## [WORK REQUEST]
Reproduce the data exactly.

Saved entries
= Beginning of Section =

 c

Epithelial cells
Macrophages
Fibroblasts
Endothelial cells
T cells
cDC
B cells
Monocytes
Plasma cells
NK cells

= End of Section =

## [RESULT OF THIS EXERCISE]
 c

Epithelial cells
Macrophages
Fibroblasts
Endothelial cells
T cells
cDC
B cells
Monocytes
Plasma cells
NK cells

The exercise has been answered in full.